Action item: From the line that contains "Oude portieken in" down to the last line of the entries, please return everything exactly, except the pictures.

━━━━━━━━

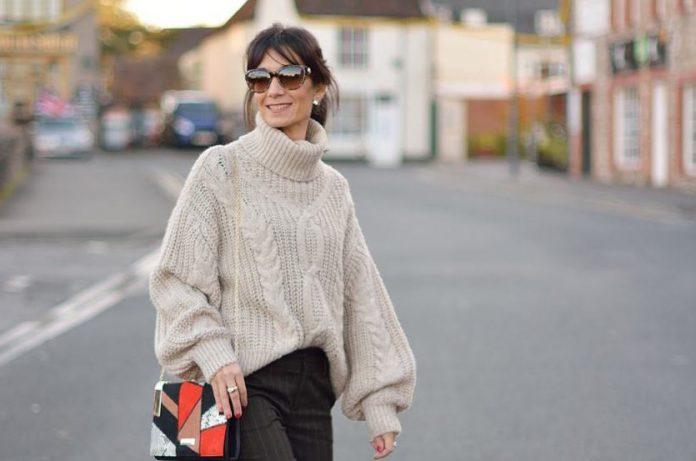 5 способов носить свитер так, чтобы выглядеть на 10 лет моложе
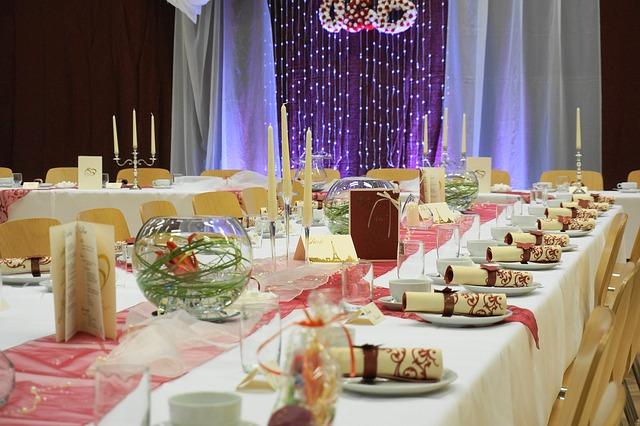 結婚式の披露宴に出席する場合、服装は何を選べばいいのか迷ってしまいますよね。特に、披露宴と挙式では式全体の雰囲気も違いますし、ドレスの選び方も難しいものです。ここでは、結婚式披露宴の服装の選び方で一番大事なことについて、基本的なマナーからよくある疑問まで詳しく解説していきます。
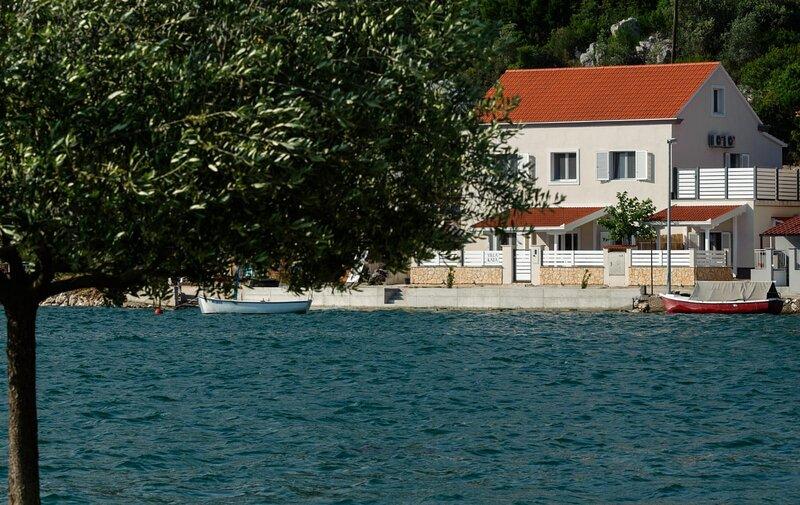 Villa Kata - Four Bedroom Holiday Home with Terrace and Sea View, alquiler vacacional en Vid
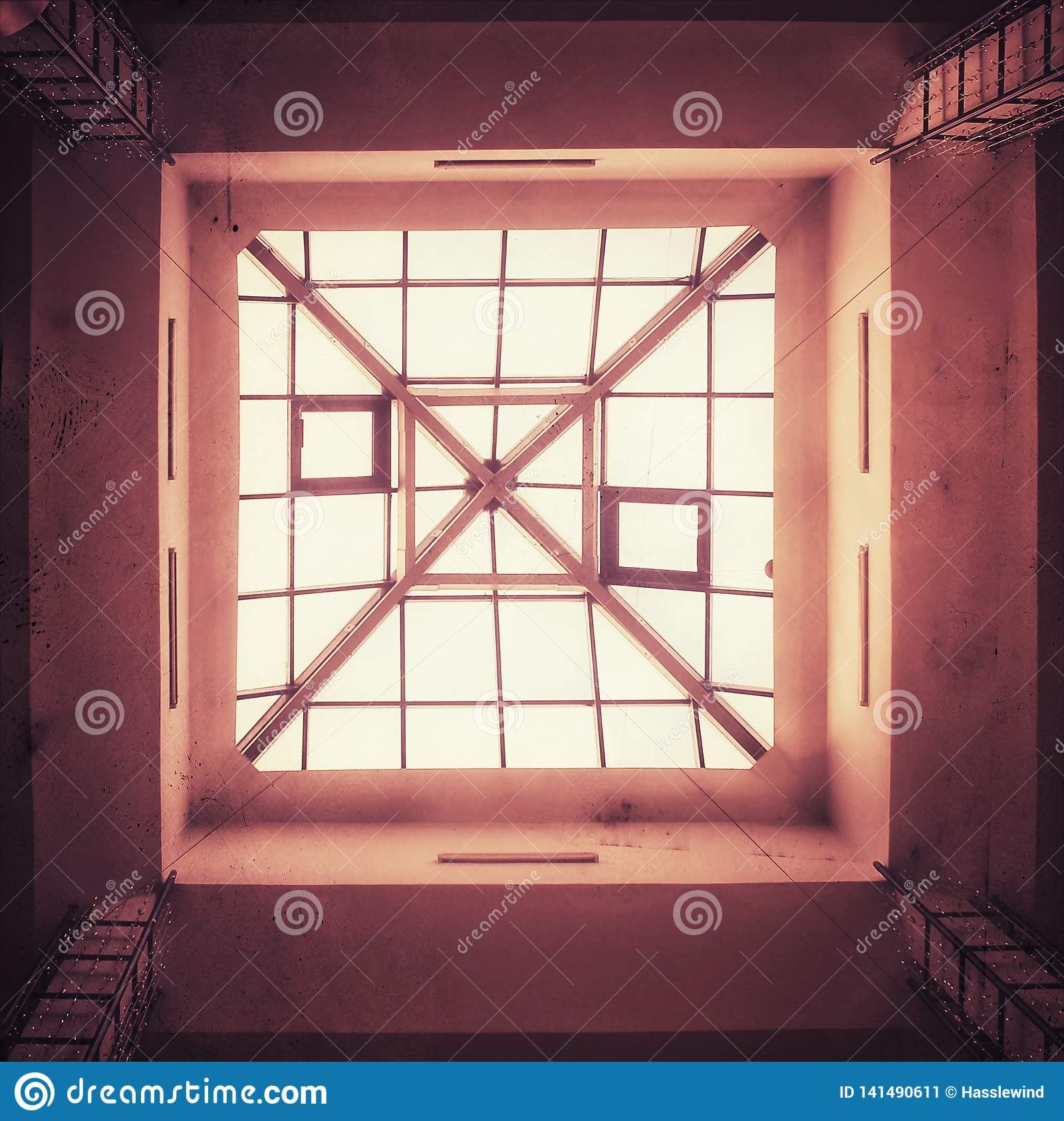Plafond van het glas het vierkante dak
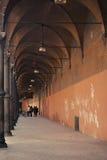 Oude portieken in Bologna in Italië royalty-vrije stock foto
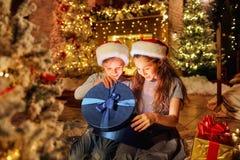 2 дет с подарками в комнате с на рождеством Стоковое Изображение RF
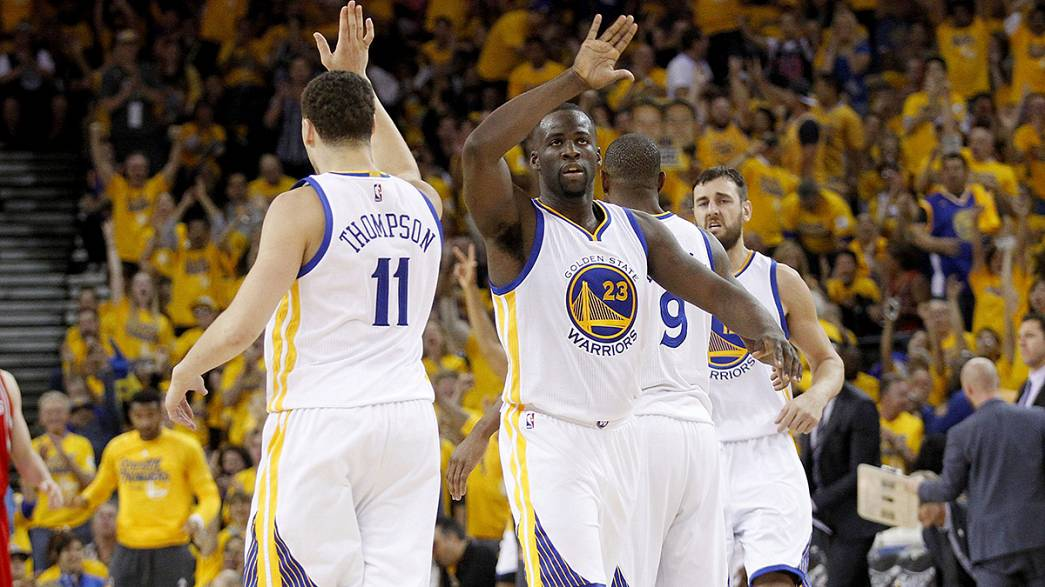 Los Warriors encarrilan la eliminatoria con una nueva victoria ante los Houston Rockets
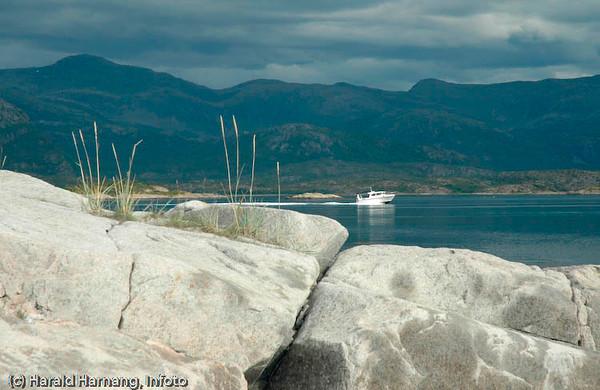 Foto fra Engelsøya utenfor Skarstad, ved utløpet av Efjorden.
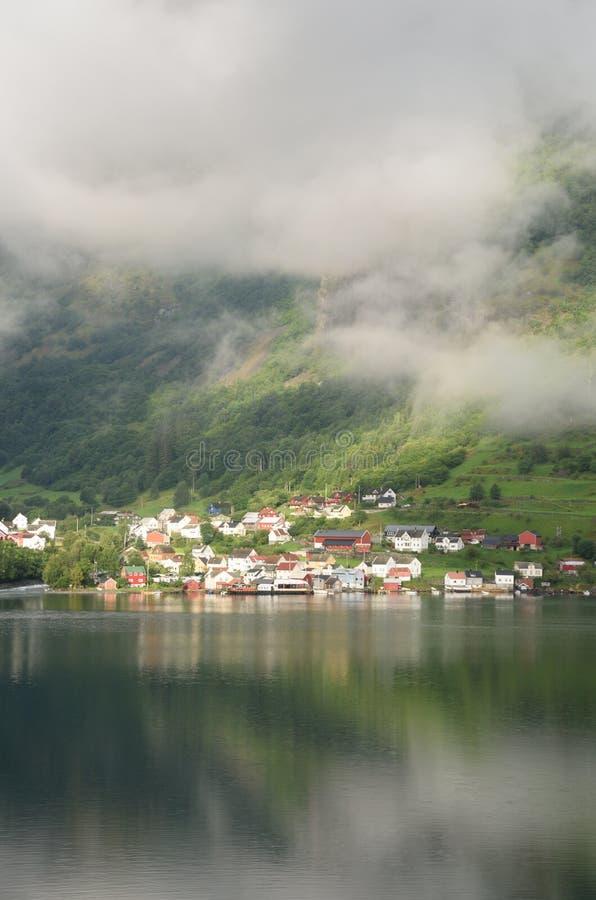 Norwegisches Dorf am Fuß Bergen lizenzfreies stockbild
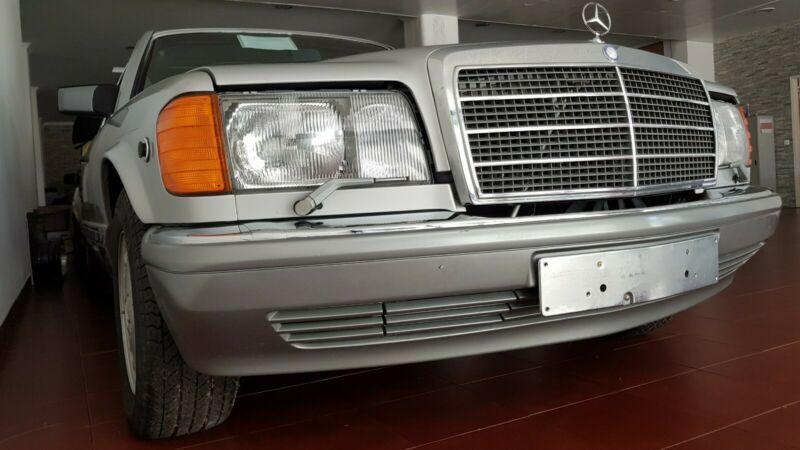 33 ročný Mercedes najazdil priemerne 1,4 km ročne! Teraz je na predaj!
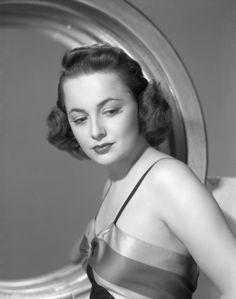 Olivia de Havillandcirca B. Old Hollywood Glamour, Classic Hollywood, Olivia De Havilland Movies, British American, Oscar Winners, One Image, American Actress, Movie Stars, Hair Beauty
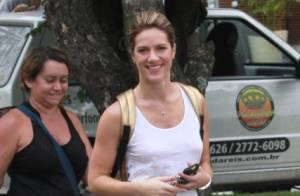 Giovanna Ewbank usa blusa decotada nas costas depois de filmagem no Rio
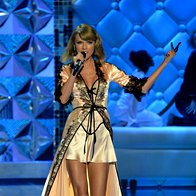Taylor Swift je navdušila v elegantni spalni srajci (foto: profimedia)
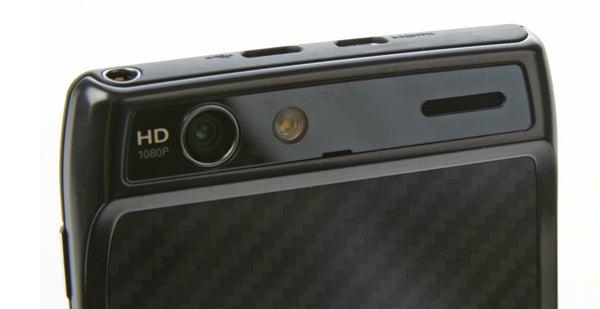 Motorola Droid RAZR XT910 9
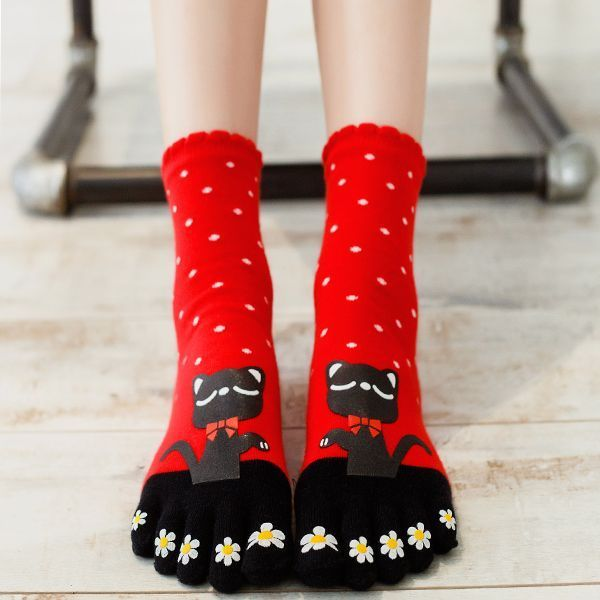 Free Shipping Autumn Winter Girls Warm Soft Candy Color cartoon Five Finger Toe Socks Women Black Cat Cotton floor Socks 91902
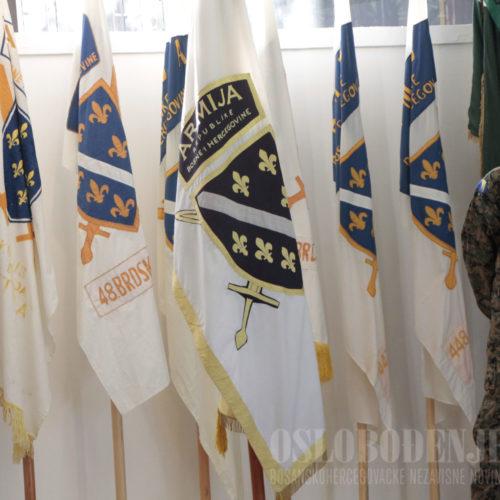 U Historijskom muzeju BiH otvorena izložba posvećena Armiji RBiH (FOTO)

━━━━━━━━

Response to the task:
 Oude portieken in Bologna in Italië royalty-vrije stock foto
 2 дет с подарками в комнате с на рождеством Стоковое Изображение RF
 Los Warriors encarrilan la eliminatoria con una nueva victoria ante los Houston Rockets
 Foto fra Engelsøya utenfor Skarstad, ved utløpet av Efjorden.
 Norwegisches Dorf am Fuß Bergen lizenzfreies stockbild
 33 ročný Mercedes najazdil priemerne 1,4 km ročne! Teraz je na predaj!
 Olivia de Havillandcirca B. Old Hollywood Glamour, Classic Hollywood, Olivia De Havilland Movies, British American, Oscar Winners, One Image, American Actress, Movie Stars, Hair Beauty
 Giovanna Ewbank usa blusa decotada nas costas depois de filmagem no Rio
Taylor Swift je navdušila v elegantni spalni srajci (foto: profimedia)
 Motorola Droid RAZR XT910 9
 Free Shipping Autumn Winter Girls Warm Soft Candy Color cartoon Five Finger Toe Socks Women Black Cat Cotton floor Socks 91902
 U Historijskom muzeju BiH otvorena izložba posvećena Armiji RBiH (FOTO)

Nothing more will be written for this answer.